International Drug Policy Expert Ethan Nadelmann Available for Comment on Significance and Impact of New Law

For Immediate Release: Friday, August 21, 2009. Contact: Tony Newman 646-335-5384 or Ethan Nadelmann 646-335-2240

Possession of small amounts of drugs including heroin, cocaine and marijuana is now decriminalized in Mexico. The new law, which takes effect today, removes criminal penalties for possession of drugs considered to be for personal use – e.g., up to 5 grams of marijuana (roughly three to five joints) and half a gram of cocaine, (equivalent of three to eight “lines”). The law will offer treatment instead of incarceration for people caught with personal use.

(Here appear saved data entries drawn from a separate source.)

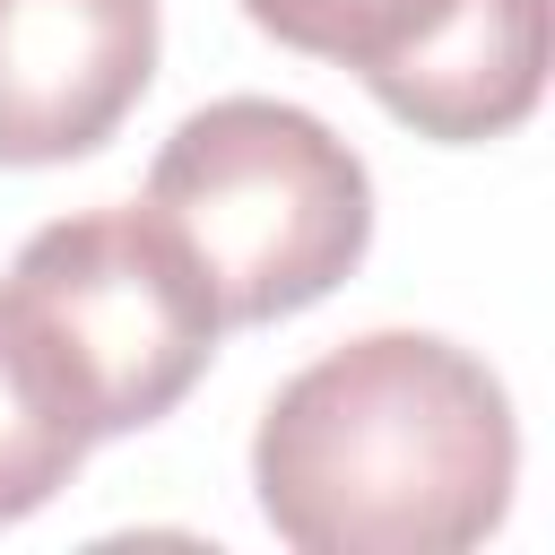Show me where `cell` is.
Listing matches in <instances>:
<instances>
[{
    "label": "cell",
    "mask_w": 555,
    "mask_h": 555,
    "mask_svg": "<svg viewBox=\"0 0 555 555\" xmlns=\"http://www.w3.org/2000/svg\"><path fill=\"white\" fill-rule=\"evenodd\" d=\"M520 425L503 382L434 330L312 356L251 434L260 520L295 555H460L503 529Z\"/></svg>",
    "instance_id": "1"
},
{
    "label": "cell",
    "mask_w": 555,
    "mask_h": 555,
    "mask_svg": "<svg viewBox=\"0 0 555 555\" xmlns=\"http://www.w3.org/2000/svg\"><path fill=\"white\" fill-rule=\"evenodd\" d=\"M208 278L225 321H286L321 304L373 243L364 156L304 104L217 95L147 165L139 199Z\"/></svg>",
    "instance_id": "2"
},
{
    "label": "cell",
    "mask_w": 555,
    "mask_h": 555,
    "mask_svg": "<svg viewBox=\"0 0 555 555\" xmlns=\"http://www.w3.org/2000/svg\"><path fill=\"white\" fill-rule=\"evenodd\" d=\"M0 330L61 416L87 442H113L182 408L225 312L147 208H87L26 234L0 278Z\"/></svg>",
    "instance_id": "3"
},
{
    "label": "cell",
    "mask_w": 555,
    "mask_h": 555,
    "mask_svg": "<svg viewBox=\"0 0 555 555\" xmlns=\"http://www.w3.org/2000/svg\"><path fill=\"white\" fill-rule=\"evenodd\" d=\"M156 78V0H0V165L95 156Z\"/></svg>",
    "instance_id": "4"
},
{
    "label": "cell",
    "mask_w": 555,
    "mask_h": 555,
    "mask_svg": "<svg viewBox=\"0 0 555 555\" xmlns=\"http://www.w3.org/2000/svg\"><path fill=\"white\" fill-rule=\"evenodd\" d=\"M538 95H546V0H468L408 69H390L373 87V104L390 121H408L416 139H442V147L520 130L538 113Z\"/></svg>",
    "instance_id": "5"
},
{
    "label": "cell",
    "mask_w": 555,
    "mask_h": 555,
    "mask_svg": "<svg viewBox=\"0 0 555 555\" xmlns=\"http://www.w3.org/2000/svg\"><path fill=\"white\" fill-rule=\"evenodd\" d=\"M468 0H243V17L260 35H278L286 52L338 61L364 87H382L390 69H408Z\"/></svg>",
    "instance_id": "6"
},
{
    "label": "cell",
    "mask_w": 555,
    "mask_h": 555,
    "mask_svg": "<svg viewBox=\"0 0 555 555\" xmlns=\"http://www.w3.org/2000/svg\"><path fill=\"white\" fill-rule=\"evenodd\" d=\"M78 460H87V434L52 408V390L26 373V356L0 330V529L43 512L78 477Z\"/></svg>",
    "instance_id": "7"
}]
</instances>
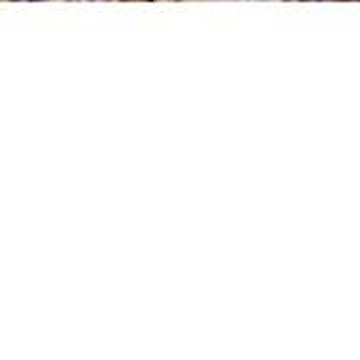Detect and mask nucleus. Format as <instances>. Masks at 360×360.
Here are the masks:
<instances>
[{
	"instance_id": "f257e3e1",
	"label": "nucleus",
	"mask_w": 360,
	"mask_h": 360,
	"mask_svg": "<svg viewBox=\"0 0 360 360\" xmlns=\"http://www.w3.org/2000/svg\"><path fill=\"white\" fill-rule=\"evenodd\" d=\"M18 3H41V0H18Z\"/></svg>"
}]
</instances>
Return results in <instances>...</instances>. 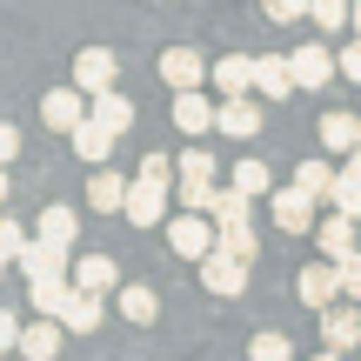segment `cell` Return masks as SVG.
I'll list each match as a JSON object with an SVG mask.
<instances>
[{
  "instance_id": "13",
  "label": "cell",
  "mask_w": 361,
  "mask_h": 361,
  "mask_svg": "<svg viewBox=\"0 0 361 361\" xmlns=\"http://www.w3.org/2000/svg\"><path fill=\"white\" fill-rule=\"evenodd\" d=\"M174 128L194 134V141H201V134H221V107L207 101V94H174Z\"/></svg>"
},
{
  "instance_id": "29",
  "label": "cell",
  "mask_w": 361,
  "mask_h": 361,
  "mask_svg": "<svg viewBox=\"0 0 361 361\" xmlns=\"http://www.w3.org/2000/svg\"><path fill=\"white\" fill-rule=\"evenodd\" d=\"M94 121H101V128H114V134H128L134 128V101H128V94H101V101H94Z\"/></svg>"
},
{
  "instance_id": "44",
  "label": "cell",
  "mask_w": 361,
  "mask_h": 361,
  "mask_svg": "<svg viewBox=\"0 0 361 361\" xmlns=\"http://www.w3.org/2000/svg\"><path fill=\"white\" fill-rule=\"evenodd\" d=\"M348 34H355V40H361V0H355V27H348Z\"/></svg>"
},
{
  "instance_id": "11",
  "label": "cell",
  "mask_w": 361,
  "mask_h": 361,
  "mask_svg": "<svg viewBox=\"0 0 361 361\" xmlns=\"http://www.w3.org/2000/svg\"><path fill=\"white\" fill-rule=\"evenodd\" d=\"M168 194H174V188H161V180H141V174H134L128 221H134V228H161V221H168Z\"/></svg>"
},
{
  "instance_id": "32",
  "label": "cell",
  "mask_w": 361,
  "mask_h": 361,
  "mask_svg": "<svg viewBox=\"0 0 361 361\" xmlns=\"http://www.w3.org/2000/svg\"><path fill=\"white\" fill-rule=\"evenodd\" d=\"M228 188H234V194H247V201H255V194H268V168H261V161H241V168L228 174Z\"/></svg>"
},
{
  "instance_id": "23",
  "label": "cell",
  "mask_w": 361,
  "mask_h": 361,
  "mask_svg": "<svg viewBox=\"0 0 361 361\" xmlns=\"http://www.w3.org/2000/svg\"><path fill=\"white\" fill-rule=\"evenodd\" d=\"M27 301L40 308V322H61L67 301H74V281H67V274H54V281H27Z\"/></svg>"
},
{
  "instance_id": "31",
  "label": "cell",
  "mask_w": 361,
  "mask_h": 361,
  "mask_svg": "<svg viewBox=\"0 0 361 361\" xmlns=\"http://www.w3.org/2000/svg\"><path fill=\"white\" fill-rule=\"evenodd\" d=\"M247 361H295V341L274 335V328H261V335L247 341Z\"/></svg>"
},
{
  "instance_id": "10",
  "label": "cell",
  "mask_w": 361,
  "mask_h": 361,
  "mask_svg": "<svg viewBox=\"0 0 361 361\" xmlns=\"http://www.w3.org/2000/svg\"><path fill=\"white\" fill-rule=\"evenodd\" d=\"M322 348H335V355L361 348V308L355 301H335V308L322 314Z\"/></svg>"
},
{
  "instance_id": "6",
  "label": "cell",
  "mask_w": 361,
  "mask_h": 361,
  "mask_svg": "<svg viewBox=\"0 0 361 361\" xmlns=\"http://www.w3.org/2000/svg\"><path fill=\"white\" fill-rule=\"evenodd\" d=\"M161 80H168L174 94H201V80H214V67H207L194 47H168L161 54Z\"/></svg>"
},
{
  "instance_id": "12",
  "label": "cell",
  "mask_w": 361,
  "mask_h": 361,
  "mask_svg": "<svg viewBox=\"0 0 361 361\" xmlns=\"http://www.w3.org/2000/svg\"><path fill=\"white\" fill-rule=\"evenodd\" d=\"M274 228L281 234H314L322 221H314V201L301 188H274Z\"/></svg>"
},
{
  "instance_id": "7",
  "label": "cell",
  "mask_w": 361,
  "mask_h": 361,
  "mask_svg": "<svg viewBox=\"0 0 361 361\" xmlns=\"http://www.w3.org/2000/svg\"><path fill=\"white\" fill-rule=\"evenodd\" d=\"M288 61H295V87H308V94H314V87H328V80L341 74V61L328 54V40H308V47H295Z\"/></svg>"
},
{
  "instance_id": "45",
  "label": "cell",
  "mask_w": 361,
  "mask_h": 361,
  "mask_svg": "<svg viewBox=\"0 0 361 361\" xmlns=\"http://www.w3.org/2000/svg\"><path fill=\"white\" fill-rule=\"evenodd\" d=\"M7 194H13V188H7V168H0V201H7Z\"/></svg>"
},
{
  "instance_id": "14",
  "label": "cell",
  "mask_w": 361,
  "mask_h": 361,
  "mask_svg": "<svg viewBox=\"0 0 361 361\" xmlns=\"http://www.w3.org/2000/svg\"><path fill=\"white\" fill-rule=\"evenodd\" d=\"M314 247H322V261H348V255H361V241H355V221L328 207V221L314 228Z\"/></svg>"
},
{
  "instance_id": "33",
  "label": "cell",
  "mask_w": 361,
  "mask_h": 361,
  "mask_svg": "<svg viewBox=\"0 0 361 361\" xmlns=\"http://www.w3.org/2000/svg\"><path fill=\"white\" fill-rule=\"evenodd\" d=\"M27 247H34V234H27L20 221H7V214H0V261H20Z\"/></svg>"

A similar decriminalization bill passed Mexico’s Congress in 2006 but the Fox administration decided not to sign it, reportedly because of opposition in the United States.  

Statement from Ethan Nadelmann, executive director of the Drug Policy Alliance.

“Mexico’s new law to decriminalize personal possession of illicit drugs is consistent with the broader trend throughout Western Europe, Canada and other parts of Latin America to stop treating drug use and possession as a criminal problem.  But it contrasts sharply with the United States, where arrests for marijuana possession hit a record high last year – roughly 800,000 annually – and now represent nearly half of all drug arrests nationwide.

“This new law is a step in the right direction toward removing criminal penalties for people who possess small amounts of drugs for their own use. But Mexican authorities need to avoid the temptation to arrest even more people for other low level drug offenses—a possibility that this law allows.

“Mexico is trying to make the right choices on law enforcement priorities; it’s time for the United States to do the same.”